# Alltrax SPM or contactor?



## major (Apr 4, 2008)

jmath said:


> Thanks in large part to some of the people here, my electric Geo Metro drove around the block last week for the first time ever! I owe you guys.
> 
> 15 minutes later my contactor burned out (it was only rated for 100A; don't ask...)
> 
> ...


More information is needed.

You're powering a Metro with 24 Volts? What failed on the contactor? Post a photo. Are you using the correct coil voltage? 

I don't see how a failing contactor would give you the feeling of something slipping  

Give us some more info and maybe we can help.

major


----------



## redcelt007 (Oct 2, 2008)

Are you powering the contactor coil from the SPM? The output on the SPM will deliver the same voltage as the pack voltage. I burned out the coil on my 500 amp contactor before I realized this was happening. Also, if you are experiencing slow performance, check the throttle curves in the software. I had to adjust mine because the factory settings were not right for my vehicle.


----------



## jmath (Nov 19, 2013)

You were right--it was a 12V contactor for a 24V pack voltage.

DATASET EXTRACT:

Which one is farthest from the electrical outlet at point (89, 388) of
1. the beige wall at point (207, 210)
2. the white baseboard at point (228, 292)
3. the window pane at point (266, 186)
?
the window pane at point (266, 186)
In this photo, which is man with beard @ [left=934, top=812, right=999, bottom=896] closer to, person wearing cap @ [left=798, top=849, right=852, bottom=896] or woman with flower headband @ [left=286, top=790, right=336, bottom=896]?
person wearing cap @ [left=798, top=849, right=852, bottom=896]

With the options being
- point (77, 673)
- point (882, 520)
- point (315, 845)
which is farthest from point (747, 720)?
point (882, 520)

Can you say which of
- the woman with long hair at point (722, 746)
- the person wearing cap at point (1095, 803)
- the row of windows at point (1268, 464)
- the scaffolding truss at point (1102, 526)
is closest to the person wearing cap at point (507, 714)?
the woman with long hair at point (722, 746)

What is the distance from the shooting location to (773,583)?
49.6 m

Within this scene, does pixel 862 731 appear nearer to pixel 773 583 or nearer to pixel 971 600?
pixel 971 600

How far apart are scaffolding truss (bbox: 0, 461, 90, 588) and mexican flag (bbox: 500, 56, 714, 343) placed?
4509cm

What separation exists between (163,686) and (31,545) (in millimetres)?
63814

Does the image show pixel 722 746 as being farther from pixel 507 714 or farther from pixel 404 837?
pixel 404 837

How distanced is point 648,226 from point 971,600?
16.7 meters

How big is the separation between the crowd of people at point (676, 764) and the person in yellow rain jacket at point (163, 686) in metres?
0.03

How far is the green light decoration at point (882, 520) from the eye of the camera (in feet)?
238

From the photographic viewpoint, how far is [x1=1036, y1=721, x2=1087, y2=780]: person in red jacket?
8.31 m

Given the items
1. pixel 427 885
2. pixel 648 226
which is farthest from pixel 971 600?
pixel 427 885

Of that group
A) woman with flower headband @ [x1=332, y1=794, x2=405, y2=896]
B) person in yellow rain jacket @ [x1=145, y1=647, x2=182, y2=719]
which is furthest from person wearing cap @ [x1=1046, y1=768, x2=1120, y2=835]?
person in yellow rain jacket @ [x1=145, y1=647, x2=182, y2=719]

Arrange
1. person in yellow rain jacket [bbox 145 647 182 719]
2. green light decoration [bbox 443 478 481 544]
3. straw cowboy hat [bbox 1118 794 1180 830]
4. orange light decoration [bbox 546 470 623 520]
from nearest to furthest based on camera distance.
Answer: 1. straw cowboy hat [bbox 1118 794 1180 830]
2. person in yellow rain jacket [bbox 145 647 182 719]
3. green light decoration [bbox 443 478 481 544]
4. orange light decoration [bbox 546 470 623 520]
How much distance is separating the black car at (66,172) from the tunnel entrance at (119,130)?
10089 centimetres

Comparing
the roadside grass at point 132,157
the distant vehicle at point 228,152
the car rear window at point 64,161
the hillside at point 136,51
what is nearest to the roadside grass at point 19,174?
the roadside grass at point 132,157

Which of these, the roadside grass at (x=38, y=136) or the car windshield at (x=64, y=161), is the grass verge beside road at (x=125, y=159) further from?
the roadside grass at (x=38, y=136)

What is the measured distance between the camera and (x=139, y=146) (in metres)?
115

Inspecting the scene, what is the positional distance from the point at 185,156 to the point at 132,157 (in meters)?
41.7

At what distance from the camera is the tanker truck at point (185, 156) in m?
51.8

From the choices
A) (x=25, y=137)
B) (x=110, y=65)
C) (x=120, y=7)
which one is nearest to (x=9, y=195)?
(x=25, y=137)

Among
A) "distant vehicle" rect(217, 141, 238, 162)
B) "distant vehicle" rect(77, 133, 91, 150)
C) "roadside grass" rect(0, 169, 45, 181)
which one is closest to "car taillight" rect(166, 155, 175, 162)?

WORK TO COMPLETE:
(a) In the forum thread on the Alltrax SPM and contactor, why can powering the contactor coil from the SPM burn out the coil? Answer in one to three sentences.
(b) Render this sentence from the Alltrax forum thread in Spanish: "The output on the SPM will deliver the same voltage as the pack voltage."
(c) Carry the forum thread on the Alltrax SPM and contactor forward from its last post.
The entries are not used in any of the tasks.

ANSWERS PROVIDED:
(a) The SPM's output delivers the same voltage as the pack voltage, so the coil receives the full pack voltage. In the thread, a 12V contactor on a 24V pack failed this way.

(b) La salida del SPM entregará el mismo voltaje que el del paquete.

(c)
I also agree about adjusting the throttle curves. For me the problem was a weird throttle voltage range (~1.5V to 4.5V). It took a lot of messing around to keep the Alltrax from shutting down.

The new contactor doesn't get hot, but I still have this problem: at the slightest torque, I get violent transmission "clunk" at regular ~0.5 second intervals. I can get up to about 4mph and then it just clunks.

Oh yeah and 2nd and 4th are impossible to get in or out.

It felt before like this could have been a problem with the controller and/or contactor cutting out suddenly... but the controller isn't showing any signs of error (and it's pretty finicky).

I ordered a transmission rebuild kit. This weekend I might open it up and see what I get. I'll post photos--thanks everyone!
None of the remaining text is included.